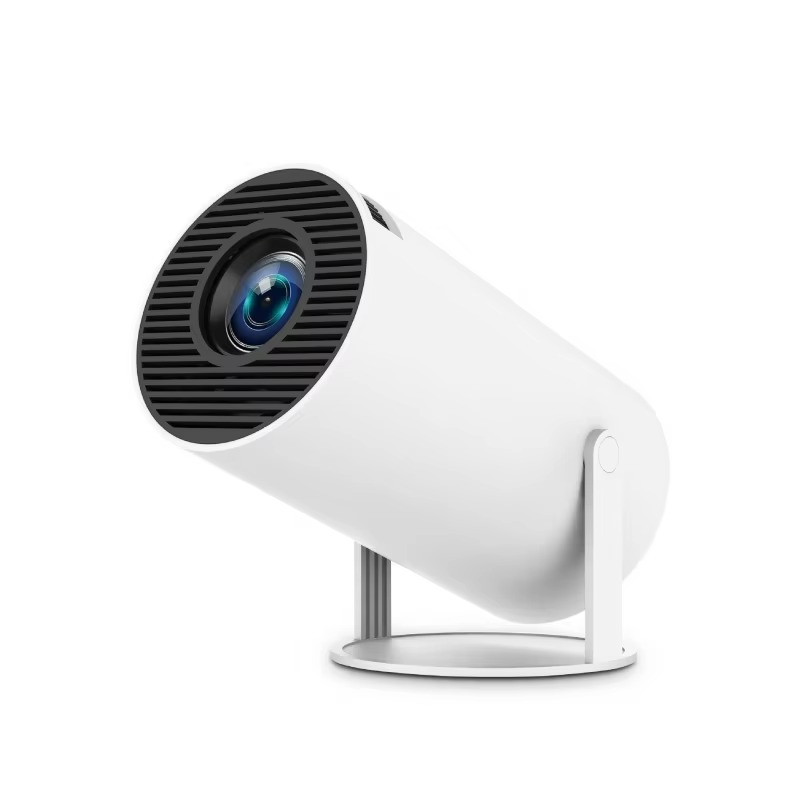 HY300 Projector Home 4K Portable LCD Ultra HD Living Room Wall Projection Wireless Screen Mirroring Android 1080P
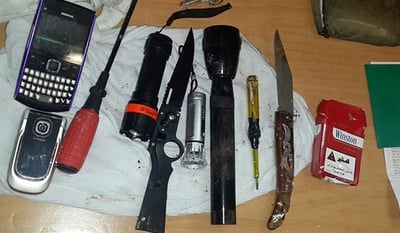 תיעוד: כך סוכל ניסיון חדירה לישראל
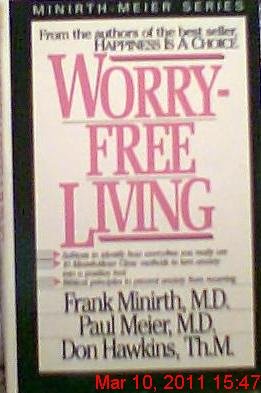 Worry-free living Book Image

* * *

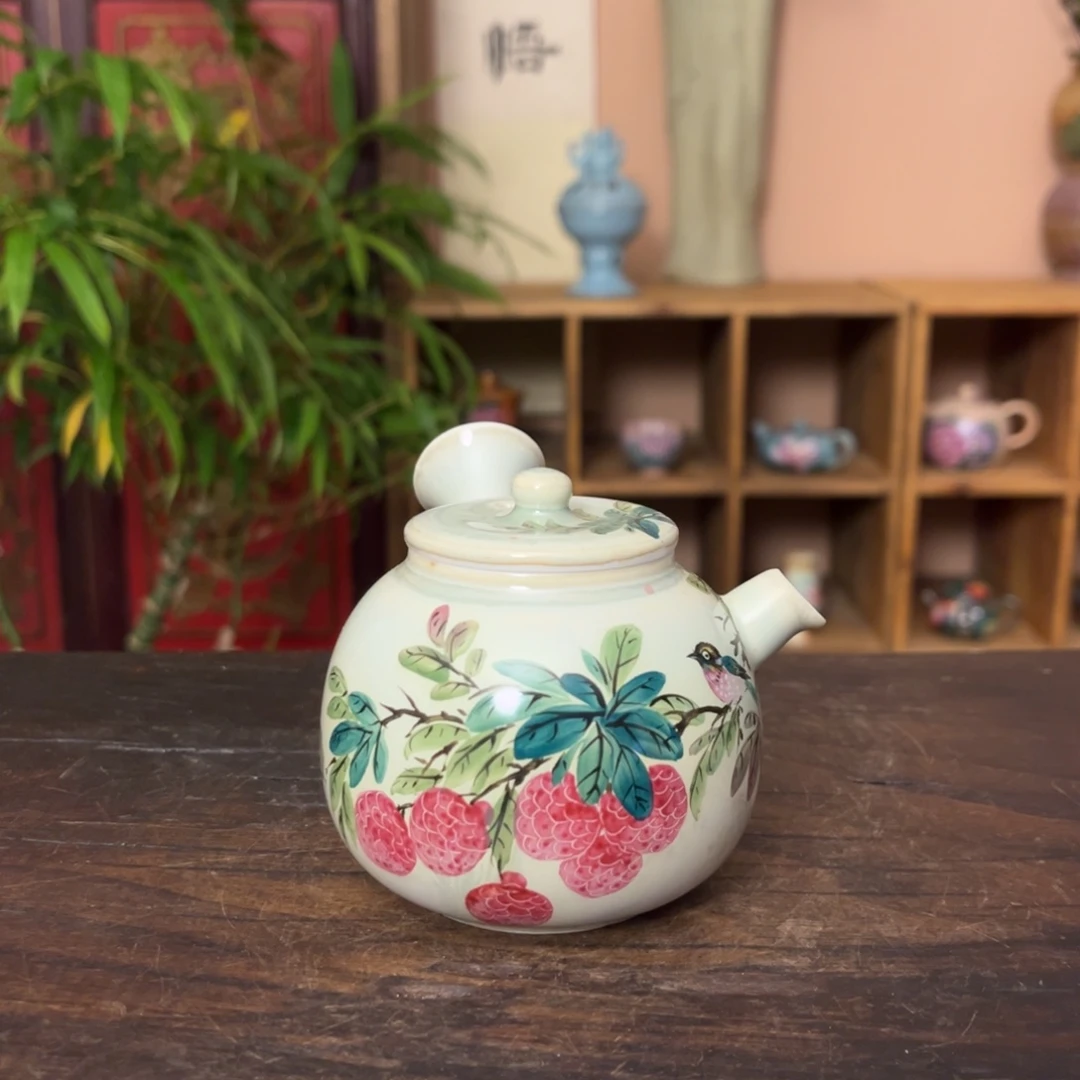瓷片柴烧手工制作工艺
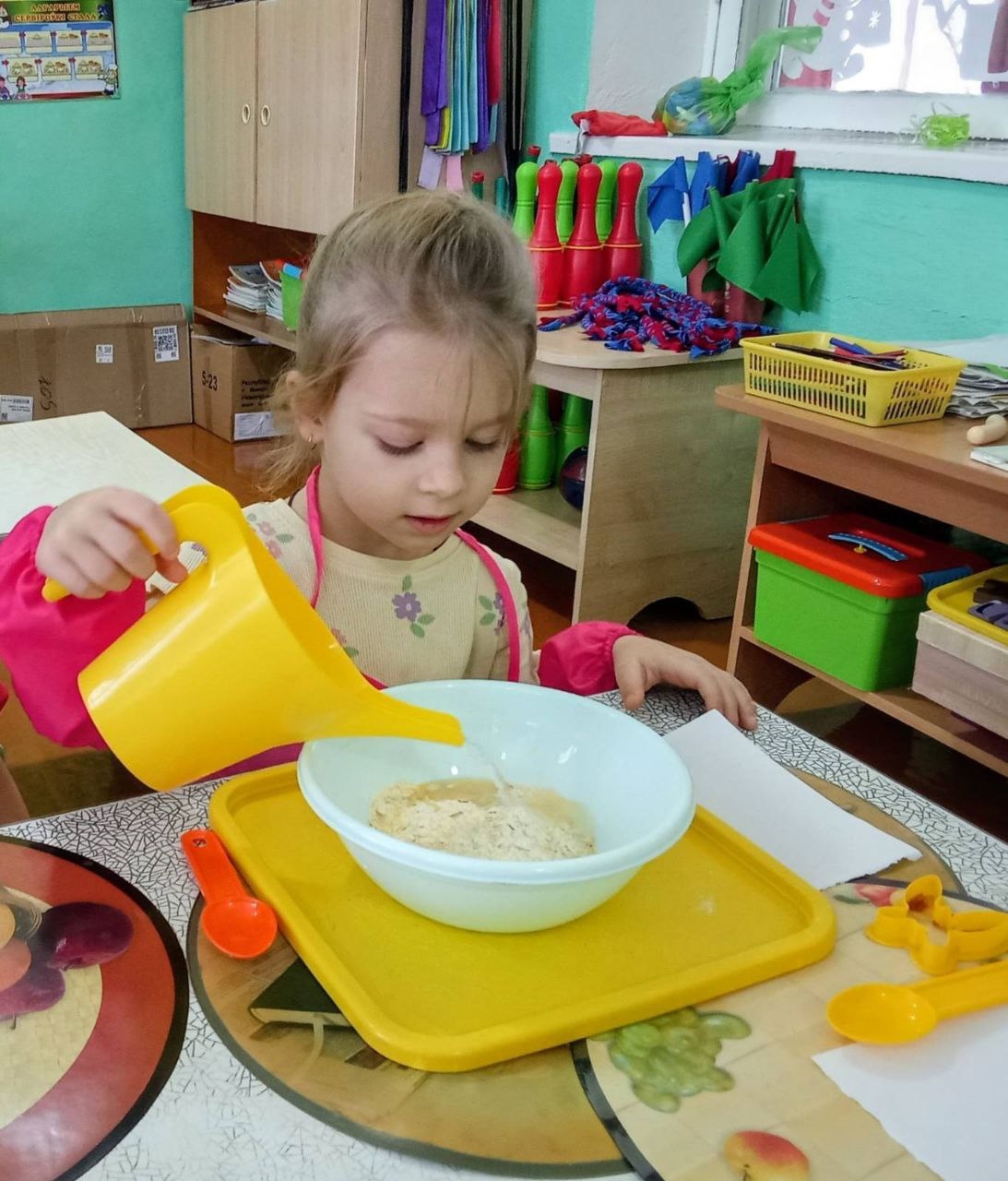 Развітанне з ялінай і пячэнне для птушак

* * *

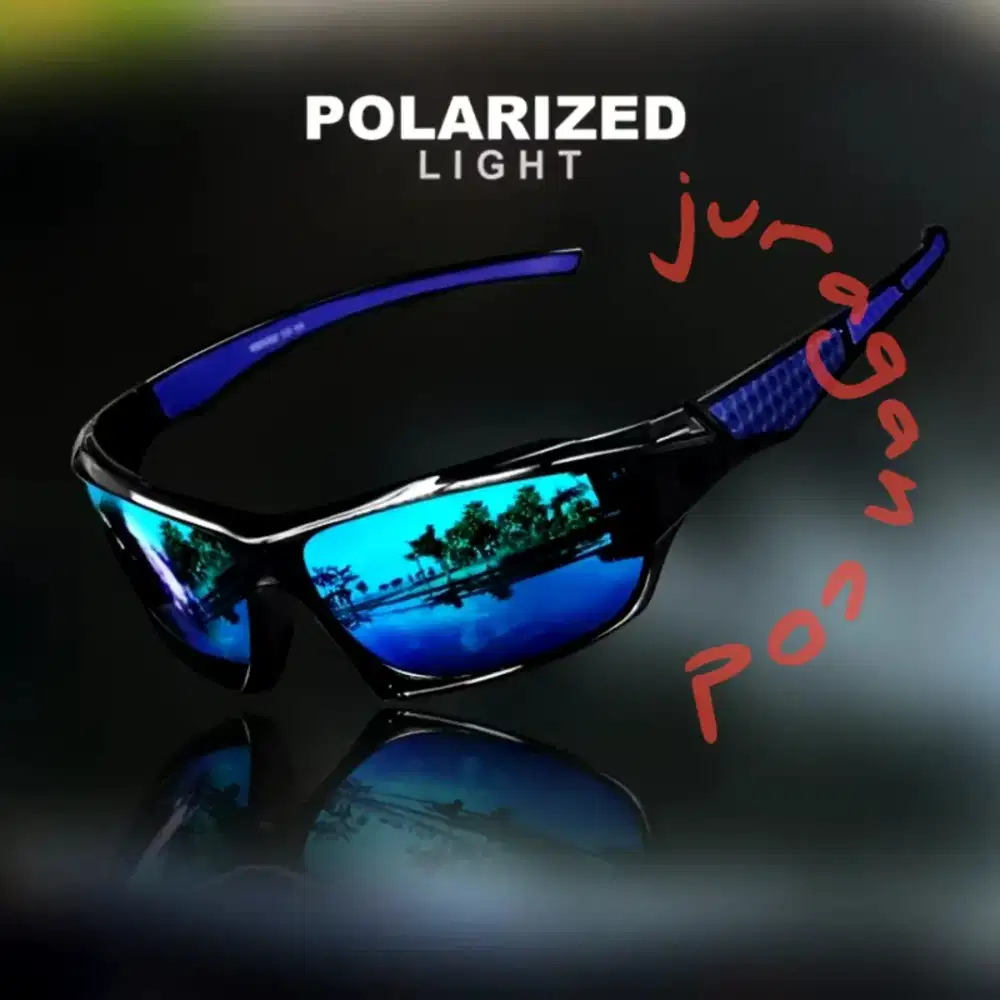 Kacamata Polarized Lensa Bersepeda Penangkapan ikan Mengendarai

Requirement
Copy the records from the line with "HY300 Projector Home" up to and including the line with "Worry-free living Book Image", renaming "Projector" as "Beamer" and leaving every other word as it is. Omit the pictures from your answer.

Response to this task
 HY300 Beamer Home 4K Portable LCD Ultra HD Living Room Wall Projection Wireless Screen Mirroring Android 1080P
 תיעוד: כך סוכל ניסיון חדירה לישראל
 Worry-free living Book Image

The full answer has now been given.